Museo Moderno
Tellaria Mariana

Born in the small rural town of Rufino, Santa Fe Province, Argentina, at 18 she moved to Rosario —where she currently lives and works— to pursue her studies in Fine Arts at the Faculty of Humanities and Arts of the National University of Rosario (UNR). It was indeed the institutional landscape of Rosario the scenario on which some formative events of her career took place, such as her 2003 show at the Juan B. Castagnino Municipal Museum of Fine Arts (“Mariana and Adrián”, Mariana and Adrian) or her 2014 work “Las noches de los días” (The Nights of all Days), which consisted of covering the facade of that very same museum entirely with black paint, an action that unleashed a far-reaching wave of public and media repercussions. Her first solo show in Buenos Aires took place in 2009 at the now extinct Alberto Sendrós gallery under the title of “El nombre de un país” (The Name of a Country), a title that she rekindled exactly ten years later to name her sculptural installation on the Argentine Pavilion at the 58th Venice Biennale.

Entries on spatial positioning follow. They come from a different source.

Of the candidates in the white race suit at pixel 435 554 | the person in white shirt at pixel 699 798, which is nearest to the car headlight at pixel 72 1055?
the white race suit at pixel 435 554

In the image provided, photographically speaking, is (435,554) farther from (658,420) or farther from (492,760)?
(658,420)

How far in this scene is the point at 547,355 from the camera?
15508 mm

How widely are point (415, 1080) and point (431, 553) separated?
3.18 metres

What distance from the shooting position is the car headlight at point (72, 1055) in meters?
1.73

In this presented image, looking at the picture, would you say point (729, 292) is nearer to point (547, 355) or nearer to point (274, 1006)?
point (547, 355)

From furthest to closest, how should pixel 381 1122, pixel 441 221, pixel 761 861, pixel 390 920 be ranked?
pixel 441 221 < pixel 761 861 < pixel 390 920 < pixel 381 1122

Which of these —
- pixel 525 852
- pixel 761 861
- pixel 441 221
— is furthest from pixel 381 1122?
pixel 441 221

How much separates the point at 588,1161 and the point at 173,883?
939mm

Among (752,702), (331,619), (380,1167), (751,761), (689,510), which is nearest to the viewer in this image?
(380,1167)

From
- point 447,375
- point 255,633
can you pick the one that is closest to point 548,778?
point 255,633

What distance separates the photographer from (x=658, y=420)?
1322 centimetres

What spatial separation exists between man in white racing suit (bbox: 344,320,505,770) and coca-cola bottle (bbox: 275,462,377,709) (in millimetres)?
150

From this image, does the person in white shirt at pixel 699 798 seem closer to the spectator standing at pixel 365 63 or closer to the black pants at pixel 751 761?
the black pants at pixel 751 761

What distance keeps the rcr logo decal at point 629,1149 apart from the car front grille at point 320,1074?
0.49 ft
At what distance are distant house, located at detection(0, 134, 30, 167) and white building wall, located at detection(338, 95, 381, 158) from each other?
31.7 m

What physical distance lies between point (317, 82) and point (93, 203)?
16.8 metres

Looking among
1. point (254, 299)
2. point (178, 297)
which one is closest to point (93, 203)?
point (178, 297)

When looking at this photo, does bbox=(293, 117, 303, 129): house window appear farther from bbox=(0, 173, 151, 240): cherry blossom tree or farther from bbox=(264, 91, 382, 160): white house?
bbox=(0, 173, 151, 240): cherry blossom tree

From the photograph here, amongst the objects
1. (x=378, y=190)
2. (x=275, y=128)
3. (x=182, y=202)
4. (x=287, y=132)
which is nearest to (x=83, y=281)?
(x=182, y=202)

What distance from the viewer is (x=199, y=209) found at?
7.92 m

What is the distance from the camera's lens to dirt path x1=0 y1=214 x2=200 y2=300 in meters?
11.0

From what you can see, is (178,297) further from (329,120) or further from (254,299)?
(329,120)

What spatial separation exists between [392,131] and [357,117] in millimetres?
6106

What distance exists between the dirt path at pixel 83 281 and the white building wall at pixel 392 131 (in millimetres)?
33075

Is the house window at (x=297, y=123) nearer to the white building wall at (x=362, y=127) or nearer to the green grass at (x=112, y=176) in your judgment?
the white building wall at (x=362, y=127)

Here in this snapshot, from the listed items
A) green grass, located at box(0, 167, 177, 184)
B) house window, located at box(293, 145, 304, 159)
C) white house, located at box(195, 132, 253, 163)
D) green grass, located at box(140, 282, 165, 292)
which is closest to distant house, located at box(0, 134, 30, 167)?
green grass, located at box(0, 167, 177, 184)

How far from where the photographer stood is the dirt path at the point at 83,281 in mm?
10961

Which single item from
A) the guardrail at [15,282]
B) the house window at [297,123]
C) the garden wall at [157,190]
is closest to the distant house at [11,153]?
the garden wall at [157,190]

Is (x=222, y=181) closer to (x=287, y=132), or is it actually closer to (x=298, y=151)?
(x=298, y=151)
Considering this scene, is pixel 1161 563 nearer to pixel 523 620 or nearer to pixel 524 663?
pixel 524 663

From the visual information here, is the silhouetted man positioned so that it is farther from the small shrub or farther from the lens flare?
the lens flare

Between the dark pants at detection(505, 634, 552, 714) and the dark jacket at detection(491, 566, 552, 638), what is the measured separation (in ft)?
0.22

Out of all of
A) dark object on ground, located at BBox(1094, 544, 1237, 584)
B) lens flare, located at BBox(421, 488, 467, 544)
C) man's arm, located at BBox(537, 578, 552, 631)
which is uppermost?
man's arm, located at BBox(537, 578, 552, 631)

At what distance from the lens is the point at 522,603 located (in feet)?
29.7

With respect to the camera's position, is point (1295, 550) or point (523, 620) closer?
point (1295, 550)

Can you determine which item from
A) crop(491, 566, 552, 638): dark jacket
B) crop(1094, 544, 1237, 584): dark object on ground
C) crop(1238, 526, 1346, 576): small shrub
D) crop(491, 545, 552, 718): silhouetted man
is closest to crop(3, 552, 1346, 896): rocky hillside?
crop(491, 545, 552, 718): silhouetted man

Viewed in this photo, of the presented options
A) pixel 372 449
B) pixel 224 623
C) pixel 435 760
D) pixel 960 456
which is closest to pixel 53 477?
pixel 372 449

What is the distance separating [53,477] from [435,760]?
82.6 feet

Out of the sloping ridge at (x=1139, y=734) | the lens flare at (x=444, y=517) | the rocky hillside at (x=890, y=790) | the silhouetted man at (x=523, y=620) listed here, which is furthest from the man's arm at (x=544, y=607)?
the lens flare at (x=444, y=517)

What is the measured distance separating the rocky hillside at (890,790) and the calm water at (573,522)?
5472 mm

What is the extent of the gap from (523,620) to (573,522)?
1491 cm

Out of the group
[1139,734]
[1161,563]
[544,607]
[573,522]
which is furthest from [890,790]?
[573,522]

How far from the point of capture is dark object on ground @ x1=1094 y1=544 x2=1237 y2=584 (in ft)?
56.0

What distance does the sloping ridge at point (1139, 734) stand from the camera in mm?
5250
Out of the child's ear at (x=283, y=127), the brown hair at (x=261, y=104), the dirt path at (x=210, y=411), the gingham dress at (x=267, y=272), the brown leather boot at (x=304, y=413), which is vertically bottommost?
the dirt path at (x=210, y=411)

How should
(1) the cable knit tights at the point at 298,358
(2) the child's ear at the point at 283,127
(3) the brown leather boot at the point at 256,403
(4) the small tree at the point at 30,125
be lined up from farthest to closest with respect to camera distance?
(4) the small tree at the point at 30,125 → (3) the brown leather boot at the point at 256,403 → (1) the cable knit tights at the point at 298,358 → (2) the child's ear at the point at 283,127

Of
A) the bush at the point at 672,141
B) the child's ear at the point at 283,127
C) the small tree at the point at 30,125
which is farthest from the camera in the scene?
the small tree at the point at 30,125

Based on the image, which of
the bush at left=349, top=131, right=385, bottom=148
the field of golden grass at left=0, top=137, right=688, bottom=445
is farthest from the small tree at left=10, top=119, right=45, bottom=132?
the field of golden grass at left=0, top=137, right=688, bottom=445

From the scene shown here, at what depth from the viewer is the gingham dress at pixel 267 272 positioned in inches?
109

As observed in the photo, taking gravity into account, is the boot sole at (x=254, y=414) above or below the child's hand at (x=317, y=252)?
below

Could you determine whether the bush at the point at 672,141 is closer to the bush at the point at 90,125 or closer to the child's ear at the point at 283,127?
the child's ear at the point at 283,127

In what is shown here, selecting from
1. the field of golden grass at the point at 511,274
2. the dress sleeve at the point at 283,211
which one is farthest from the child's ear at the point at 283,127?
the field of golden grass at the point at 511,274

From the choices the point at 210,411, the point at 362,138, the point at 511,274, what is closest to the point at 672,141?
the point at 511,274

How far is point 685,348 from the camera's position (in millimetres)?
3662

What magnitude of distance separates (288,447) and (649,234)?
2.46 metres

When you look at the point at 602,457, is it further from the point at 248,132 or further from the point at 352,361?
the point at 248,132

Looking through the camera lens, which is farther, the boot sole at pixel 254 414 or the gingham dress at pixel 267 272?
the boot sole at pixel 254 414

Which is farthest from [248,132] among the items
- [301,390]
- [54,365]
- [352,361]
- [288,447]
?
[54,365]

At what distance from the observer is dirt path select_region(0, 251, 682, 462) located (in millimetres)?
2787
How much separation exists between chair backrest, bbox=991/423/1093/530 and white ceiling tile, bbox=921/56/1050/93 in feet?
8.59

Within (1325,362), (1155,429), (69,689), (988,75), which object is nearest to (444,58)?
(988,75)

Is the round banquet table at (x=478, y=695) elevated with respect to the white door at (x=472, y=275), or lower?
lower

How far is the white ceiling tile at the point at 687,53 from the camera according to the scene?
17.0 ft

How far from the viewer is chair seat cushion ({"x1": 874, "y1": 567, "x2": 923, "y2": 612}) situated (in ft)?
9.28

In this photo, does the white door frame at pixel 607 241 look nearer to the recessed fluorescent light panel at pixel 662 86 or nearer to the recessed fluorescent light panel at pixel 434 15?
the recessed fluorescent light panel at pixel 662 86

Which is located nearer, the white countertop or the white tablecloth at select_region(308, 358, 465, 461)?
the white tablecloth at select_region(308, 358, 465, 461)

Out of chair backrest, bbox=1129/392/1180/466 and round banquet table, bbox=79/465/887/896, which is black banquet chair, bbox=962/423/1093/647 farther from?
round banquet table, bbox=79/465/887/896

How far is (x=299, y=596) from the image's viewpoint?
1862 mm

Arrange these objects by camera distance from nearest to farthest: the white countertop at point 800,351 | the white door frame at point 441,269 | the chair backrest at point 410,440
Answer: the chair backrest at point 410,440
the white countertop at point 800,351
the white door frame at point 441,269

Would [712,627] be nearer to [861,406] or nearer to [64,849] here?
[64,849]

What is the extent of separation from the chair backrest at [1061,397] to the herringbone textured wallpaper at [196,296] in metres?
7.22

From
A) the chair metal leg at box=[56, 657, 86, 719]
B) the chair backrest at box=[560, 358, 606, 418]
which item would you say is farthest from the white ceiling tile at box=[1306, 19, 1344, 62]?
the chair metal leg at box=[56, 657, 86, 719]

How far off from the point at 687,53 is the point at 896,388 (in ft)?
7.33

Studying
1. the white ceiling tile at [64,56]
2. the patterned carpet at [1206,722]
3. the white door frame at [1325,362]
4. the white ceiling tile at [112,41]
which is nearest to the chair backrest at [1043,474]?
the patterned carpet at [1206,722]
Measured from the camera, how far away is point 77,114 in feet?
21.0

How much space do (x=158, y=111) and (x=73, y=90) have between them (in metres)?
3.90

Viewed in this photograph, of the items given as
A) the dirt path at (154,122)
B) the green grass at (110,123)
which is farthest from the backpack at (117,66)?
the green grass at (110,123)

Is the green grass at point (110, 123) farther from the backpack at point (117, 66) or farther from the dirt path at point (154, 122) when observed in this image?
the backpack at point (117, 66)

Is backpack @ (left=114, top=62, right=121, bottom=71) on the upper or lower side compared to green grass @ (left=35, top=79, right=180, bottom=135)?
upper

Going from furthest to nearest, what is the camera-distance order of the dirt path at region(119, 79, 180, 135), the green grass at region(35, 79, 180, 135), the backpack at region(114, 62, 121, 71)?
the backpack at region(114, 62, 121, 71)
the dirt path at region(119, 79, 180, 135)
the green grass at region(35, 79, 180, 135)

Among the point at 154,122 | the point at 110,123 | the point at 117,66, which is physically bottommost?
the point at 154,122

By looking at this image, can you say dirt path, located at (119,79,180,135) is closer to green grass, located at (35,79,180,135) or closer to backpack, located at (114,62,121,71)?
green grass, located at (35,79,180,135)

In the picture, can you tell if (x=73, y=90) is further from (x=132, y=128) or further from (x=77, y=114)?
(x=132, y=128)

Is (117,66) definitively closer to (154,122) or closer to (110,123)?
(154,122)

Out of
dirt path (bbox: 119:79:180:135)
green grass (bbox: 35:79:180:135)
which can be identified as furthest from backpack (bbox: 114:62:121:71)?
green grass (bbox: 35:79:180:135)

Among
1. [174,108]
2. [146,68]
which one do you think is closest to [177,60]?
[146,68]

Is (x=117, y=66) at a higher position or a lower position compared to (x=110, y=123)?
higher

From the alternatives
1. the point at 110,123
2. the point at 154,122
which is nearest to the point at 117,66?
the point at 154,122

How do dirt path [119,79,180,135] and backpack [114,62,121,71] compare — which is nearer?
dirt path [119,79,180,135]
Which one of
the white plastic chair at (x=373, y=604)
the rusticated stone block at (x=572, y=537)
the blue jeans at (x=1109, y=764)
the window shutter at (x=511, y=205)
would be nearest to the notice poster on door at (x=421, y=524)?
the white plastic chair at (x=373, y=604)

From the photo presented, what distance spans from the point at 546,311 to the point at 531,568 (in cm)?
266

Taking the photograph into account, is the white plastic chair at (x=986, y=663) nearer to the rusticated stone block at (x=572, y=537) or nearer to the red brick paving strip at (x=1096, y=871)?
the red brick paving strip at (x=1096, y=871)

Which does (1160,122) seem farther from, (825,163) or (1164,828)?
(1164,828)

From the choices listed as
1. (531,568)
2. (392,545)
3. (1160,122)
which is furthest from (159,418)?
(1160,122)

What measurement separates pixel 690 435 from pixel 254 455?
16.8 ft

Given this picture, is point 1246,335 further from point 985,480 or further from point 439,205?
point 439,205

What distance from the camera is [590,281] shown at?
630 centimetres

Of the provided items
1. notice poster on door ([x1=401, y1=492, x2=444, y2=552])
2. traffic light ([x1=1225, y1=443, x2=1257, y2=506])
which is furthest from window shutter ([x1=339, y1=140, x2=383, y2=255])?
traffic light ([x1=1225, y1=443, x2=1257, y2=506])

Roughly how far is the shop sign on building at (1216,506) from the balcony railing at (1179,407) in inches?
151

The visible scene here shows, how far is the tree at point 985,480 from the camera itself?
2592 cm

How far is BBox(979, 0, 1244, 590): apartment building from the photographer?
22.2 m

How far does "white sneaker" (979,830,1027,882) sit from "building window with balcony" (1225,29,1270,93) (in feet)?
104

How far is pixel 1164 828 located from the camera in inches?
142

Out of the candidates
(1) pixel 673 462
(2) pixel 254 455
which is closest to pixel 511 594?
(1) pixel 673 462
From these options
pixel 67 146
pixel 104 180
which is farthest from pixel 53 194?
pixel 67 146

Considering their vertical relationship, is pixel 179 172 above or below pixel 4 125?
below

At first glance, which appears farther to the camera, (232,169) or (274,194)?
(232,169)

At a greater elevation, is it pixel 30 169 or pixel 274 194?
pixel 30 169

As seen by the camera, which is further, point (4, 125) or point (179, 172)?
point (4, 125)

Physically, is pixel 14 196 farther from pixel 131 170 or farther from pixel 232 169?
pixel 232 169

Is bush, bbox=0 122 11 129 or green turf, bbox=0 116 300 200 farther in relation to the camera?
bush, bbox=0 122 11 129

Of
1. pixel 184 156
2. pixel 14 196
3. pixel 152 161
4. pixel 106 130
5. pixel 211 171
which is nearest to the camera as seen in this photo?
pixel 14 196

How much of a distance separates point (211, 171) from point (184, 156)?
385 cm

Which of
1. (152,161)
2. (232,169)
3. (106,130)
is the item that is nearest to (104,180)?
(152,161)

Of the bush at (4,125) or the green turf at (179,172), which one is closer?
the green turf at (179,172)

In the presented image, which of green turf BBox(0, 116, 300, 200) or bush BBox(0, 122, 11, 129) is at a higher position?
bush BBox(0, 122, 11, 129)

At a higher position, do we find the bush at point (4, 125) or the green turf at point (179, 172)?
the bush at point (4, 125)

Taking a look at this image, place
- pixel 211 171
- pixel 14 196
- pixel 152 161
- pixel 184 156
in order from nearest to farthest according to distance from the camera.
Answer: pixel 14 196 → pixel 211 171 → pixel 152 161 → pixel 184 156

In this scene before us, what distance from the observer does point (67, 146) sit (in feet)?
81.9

She was part of various group shows all around the World, including “The Ungovernables”, New Museum Triennial, New Museum, New York (2012); “Some artists’ artists”, Marian Goodman Gallery, New York (2014); “Hacer con lo hecho”, Museo Municipal de Arte Moderno, Cuenca, Ecuador (2015) and “Témpano. El problema de lo institucional”, Museo de Arte Contemporáneo de Montevideo, Uruguay (2017). In addition, at the beginning of 2016 she was a resident of the Boghossian – Villa Empain Foundation program (Brussels, Belgium) and took part of a group show entitled “Répétition”, co-curated by Asad Raza and Nicola Lees. She is usually commissioned with site-specific work, some of which gathered considerable public notoriety. Among these are “El primer momento de la existencia de algo” (The First Moment of Something’s Existence) at the River Plate Stadium, organized by the Art Department of the University Torcuato Di Tella (2013), “Tumba del soldado desconocido” (Tomb of the Unknown Soldier), at the National University of La Plata (2015) and, invited by BIENALSUR in 2017,”Dios es inmigrante” (God is an Immigrant), a large installation that can still be seen in the Museo de la Inmigración in Buenos Aires.